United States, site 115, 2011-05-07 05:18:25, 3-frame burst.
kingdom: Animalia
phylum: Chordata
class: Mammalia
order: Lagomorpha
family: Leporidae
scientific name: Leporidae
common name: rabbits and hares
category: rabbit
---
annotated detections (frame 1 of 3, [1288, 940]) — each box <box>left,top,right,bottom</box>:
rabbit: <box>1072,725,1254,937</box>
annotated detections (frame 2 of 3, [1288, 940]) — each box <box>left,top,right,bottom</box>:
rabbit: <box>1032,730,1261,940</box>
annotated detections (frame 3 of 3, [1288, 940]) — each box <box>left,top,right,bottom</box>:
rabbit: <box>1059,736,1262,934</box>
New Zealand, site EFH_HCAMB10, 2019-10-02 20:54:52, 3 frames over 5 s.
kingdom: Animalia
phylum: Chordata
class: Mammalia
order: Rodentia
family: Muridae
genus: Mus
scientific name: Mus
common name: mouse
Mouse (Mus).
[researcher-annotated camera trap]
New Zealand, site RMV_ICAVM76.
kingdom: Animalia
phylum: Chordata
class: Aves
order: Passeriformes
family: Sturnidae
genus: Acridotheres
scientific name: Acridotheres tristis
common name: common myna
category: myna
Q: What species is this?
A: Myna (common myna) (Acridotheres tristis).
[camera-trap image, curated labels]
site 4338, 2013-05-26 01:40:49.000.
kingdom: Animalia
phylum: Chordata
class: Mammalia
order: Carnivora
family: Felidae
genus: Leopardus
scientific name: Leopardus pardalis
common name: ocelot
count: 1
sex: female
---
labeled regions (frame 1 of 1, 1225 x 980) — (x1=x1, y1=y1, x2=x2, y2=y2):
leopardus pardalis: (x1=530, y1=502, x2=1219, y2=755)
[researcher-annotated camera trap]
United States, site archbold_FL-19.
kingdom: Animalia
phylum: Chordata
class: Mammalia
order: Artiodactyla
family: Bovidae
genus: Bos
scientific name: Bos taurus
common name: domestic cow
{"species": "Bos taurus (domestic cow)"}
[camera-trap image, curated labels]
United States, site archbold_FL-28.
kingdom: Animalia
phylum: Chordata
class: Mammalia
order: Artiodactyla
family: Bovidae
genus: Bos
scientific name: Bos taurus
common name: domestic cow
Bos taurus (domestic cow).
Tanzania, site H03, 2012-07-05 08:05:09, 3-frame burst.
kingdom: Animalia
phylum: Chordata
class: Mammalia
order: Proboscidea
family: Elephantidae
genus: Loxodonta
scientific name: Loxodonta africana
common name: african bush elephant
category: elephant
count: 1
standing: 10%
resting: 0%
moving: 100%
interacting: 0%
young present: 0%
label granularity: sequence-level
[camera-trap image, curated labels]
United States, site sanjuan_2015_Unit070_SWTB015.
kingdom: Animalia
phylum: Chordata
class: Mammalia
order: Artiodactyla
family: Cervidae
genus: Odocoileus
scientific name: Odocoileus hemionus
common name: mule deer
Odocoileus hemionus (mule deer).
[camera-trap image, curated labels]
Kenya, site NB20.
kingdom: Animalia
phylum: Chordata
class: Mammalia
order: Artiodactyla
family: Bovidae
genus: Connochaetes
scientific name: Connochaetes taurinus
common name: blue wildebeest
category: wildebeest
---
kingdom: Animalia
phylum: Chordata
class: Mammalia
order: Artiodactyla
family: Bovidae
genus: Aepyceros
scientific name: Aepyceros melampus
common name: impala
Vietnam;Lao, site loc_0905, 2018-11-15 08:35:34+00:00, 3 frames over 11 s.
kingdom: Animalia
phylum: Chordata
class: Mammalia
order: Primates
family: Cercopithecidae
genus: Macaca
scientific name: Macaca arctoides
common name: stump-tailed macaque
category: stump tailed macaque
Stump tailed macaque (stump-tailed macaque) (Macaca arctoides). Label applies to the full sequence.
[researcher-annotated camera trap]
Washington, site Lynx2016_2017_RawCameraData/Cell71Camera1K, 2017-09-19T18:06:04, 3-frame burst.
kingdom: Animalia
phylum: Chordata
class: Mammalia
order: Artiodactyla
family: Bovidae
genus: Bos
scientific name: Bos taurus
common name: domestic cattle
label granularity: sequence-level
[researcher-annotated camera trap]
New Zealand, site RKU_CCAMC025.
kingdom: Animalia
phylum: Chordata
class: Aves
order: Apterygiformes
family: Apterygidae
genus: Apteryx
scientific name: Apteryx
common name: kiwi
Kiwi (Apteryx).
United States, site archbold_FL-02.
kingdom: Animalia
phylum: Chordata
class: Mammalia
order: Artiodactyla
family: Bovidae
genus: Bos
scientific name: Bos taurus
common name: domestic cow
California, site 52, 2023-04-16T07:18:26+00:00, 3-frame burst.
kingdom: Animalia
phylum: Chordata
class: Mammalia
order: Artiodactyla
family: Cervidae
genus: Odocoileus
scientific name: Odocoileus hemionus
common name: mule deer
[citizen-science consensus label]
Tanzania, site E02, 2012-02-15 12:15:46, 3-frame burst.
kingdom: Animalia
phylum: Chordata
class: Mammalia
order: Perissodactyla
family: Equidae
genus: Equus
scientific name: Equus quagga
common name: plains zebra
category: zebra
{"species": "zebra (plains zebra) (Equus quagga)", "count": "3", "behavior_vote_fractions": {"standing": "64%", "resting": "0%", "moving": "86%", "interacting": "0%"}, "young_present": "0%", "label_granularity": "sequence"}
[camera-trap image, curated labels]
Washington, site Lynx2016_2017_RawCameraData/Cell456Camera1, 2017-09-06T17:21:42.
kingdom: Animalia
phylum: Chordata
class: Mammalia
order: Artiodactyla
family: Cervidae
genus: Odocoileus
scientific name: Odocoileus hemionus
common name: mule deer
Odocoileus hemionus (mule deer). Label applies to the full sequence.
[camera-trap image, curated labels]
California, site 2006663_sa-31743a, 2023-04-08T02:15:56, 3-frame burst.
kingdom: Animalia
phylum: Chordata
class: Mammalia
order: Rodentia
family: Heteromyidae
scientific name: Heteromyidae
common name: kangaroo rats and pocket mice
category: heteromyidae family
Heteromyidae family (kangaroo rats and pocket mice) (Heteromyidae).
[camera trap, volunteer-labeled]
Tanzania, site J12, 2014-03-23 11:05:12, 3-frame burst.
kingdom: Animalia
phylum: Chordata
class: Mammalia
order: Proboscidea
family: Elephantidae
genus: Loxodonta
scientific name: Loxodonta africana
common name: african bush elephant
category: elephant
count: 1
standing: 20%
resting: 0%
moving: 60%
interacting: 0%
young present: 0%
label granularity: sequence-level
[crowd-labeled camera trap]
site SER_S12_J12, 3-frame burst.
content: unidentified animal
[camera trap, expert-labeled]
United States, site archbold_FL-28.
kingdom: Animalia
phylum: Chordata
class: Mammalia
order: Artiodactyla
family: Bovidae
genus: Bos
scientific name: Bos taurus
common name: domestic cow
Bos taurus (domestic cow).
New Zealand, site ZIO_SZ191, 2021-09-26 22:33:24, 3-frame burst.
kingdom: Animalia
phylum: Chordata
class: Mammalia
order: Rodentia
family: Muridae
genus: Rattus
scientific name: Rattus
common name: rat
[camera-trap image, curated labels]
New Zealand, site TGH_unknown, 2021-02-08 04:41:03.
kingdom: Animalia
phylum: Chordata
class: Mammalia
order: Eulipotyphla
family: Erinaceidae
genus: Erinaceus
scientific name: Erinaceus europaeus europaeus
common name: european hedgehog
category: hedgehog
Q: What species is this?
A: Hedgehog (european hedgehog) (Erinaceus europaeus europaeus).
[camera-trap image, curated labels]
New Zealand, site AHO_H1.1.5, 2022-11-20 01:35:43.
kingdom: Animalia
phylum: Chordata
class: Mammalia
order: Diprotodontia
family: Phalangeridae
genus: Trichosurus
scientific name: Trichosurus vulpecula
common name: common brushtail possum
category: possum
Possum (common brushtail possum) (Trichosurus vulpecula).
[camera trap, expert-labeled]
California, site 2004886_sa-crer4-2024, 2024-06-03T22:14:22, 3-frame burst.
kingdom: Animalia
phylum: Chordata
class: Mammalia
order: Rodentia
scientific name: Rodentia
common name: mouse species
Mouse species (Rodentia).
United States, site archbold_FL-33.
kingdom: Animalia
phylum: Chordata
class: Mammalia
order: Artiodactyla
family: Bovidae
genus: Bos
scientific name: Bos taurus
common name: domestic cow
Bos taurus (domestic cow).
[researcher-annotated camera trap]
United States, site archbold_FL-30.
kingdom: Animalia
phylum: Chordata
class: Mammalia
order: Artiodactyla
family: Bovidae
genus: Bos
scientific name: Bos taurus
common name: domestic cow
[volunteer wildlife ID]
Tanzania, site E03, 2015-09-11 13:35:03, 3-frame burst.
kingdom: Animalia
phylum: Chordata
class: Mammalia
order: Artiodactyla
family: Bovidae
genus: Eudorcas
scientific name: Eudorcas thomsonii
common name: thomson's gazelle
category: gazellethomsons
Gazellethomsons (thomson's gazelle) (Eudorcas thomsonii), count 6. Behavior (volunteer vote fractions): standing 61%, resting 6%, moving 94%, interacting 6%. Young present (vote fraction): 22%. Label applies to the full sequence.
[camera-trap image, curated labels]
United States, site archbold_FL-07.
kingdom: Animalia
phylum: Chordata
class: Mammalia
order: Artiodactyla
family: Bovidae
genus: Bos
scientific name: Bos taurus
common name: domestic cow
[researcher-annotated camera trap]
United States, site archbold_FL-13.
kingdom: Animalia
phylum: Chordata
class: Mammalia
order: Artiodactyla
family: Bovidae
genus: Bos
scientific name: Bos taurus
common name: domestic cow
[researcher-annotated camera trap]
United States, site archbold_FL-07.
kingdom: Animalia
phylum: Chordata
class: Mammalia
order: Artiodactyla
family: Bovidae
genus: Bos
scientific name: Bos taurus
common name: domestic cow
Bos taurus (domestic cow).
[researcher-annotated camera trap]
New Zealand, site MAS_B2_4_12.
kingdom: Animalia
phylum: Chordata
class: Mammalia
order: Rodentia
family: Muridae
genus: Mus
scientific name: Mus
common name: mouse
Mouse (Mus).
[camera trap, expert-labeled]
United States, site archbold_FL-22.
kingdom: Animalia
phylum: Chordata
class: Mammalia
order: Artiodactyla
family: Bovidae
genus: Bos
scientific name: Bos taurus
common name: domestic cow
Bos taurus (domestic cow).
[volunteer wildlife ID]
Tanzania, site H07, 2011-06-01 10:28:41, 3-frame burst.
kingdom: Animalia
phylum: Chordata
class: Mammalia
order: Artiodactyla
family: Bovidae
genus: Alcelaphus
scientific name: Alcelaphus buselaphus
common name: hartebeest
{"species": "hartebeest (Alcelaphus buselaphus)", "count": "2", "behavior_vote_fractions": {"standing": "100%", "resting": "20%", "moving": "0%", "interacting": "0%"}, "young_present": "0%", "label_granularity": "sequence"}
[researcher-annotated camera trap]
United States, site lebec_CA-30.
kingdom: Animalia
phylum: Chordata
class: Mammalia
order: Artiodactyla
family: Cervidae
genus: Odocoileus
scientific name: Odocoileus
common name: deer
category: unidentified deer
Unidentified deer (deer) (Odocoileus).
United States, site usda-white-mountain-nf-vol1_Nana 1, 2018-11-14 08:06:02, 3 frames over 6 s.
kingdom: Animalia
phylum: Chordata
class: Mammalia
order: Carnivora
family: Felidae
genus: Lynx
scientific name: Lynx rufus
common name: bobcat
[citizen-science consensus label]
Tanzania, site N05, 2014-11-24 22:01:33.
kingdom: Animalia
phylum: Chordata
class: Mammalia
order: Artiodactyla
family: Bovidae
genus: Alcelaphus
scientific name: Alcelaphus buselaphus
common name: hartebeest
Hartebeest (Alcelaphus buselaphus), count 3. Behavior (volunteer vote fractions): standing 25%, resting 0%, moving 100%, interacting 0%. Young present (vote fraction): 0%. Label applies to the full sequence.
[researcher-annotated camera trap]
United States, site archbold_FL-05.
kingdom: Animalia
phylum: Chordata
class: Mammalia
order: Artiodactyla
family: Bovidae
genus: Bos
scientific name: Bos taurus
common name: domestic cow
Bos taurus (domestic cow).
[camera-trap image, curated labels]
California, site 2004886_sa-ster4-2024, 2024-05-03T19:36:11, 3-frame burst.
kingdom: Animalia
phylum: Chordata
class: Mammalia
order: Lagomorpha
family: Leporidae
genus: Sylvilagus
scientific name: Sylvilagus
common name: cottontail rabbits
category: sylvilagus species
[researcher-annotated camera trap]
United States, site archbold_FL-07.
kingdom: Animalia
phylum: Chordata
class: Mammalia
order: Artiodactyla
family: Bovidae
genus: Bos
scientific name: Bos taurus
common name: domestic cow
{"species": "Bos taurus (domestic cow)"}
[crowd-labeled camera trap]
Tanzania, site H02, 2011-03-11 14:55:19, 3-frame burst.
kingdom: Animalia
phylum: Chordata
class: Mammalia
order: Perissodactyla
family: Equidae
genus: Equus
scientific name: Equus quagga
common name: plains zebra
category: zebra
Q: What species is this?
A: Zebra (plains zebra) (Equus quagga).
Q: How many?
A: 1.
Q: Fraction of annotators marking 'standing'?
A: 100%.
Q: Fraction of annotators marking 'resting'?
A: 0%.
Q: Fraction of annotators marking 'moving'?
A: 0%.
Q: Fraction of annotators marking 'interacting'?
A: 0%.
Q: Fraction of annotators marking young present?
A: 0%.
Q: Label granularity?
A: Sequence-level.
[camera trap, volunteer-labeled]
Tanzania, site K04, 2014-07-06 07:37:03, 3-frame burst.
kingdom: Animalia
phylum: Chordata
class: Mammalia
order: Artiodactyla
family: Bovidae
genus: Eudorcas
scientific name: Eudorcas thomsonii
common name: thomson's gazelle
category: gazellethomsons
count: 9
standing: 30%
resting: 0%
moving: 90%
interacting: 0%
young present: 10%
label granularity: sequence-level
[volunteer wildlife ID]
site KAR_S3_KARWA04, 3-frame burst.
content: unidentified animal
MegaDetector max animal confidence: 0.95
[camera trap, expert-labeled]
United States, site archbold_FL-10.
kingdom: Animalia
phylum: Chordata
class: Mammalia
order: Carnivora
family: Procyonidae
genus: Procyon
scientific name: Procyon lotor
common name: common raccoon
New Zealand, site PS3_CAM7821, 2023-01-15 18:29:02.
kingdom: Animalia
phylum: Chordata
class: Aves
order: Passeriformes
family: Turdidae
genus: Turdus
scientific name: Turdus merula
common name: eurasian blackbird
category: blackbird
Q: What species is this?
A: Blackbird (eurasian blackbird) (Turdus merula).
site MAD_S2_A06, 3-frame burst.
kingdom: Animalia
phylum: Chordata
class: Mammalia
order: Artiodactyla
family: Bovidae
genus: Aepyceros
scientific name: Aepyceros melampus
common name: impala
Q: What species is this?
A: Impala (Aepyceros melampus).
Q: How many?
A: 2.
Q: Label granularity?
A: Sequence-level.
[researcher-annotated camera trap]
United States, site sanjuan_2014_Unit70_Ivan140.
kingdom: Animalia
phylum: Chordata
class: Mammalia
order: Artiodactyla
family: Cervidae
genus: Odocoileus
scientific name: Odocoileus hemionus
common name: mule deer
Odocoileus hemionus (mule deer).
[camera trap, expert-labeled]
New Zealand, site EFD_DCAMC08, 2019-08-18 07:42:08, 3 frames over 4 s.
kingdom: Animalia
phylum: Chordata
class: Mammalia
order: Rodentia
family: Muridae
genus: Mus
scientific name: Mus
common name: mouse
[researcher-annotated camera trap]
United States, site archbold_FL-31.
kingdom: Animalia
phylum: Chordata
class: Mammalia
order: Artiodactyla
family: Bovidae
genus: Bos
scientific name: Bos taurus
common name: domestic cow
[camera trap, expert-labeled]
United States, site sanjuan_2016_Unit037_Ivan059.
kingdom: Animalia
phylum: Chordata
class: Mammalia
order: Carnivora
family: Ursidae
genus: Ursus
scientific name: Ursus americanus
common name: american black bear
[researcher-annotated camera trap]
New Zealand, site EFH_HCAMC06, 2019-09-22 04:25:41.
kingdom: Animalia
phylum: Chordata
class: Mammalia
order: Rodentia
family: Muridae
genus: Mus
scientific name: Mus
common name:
══════════
=== What to work on ===
Your answer should consist of all lines above that include the string "marking".

=== Final answer ===
Q: Fraction of annotators marking 'standing'?
Q: Fraction of annotators marking 'resting'?
Q: Fraction of annotators marking 'moving'?
Q: Fraction of annotators marking 'interacting'?
Q: Fraction of annotators marking young present?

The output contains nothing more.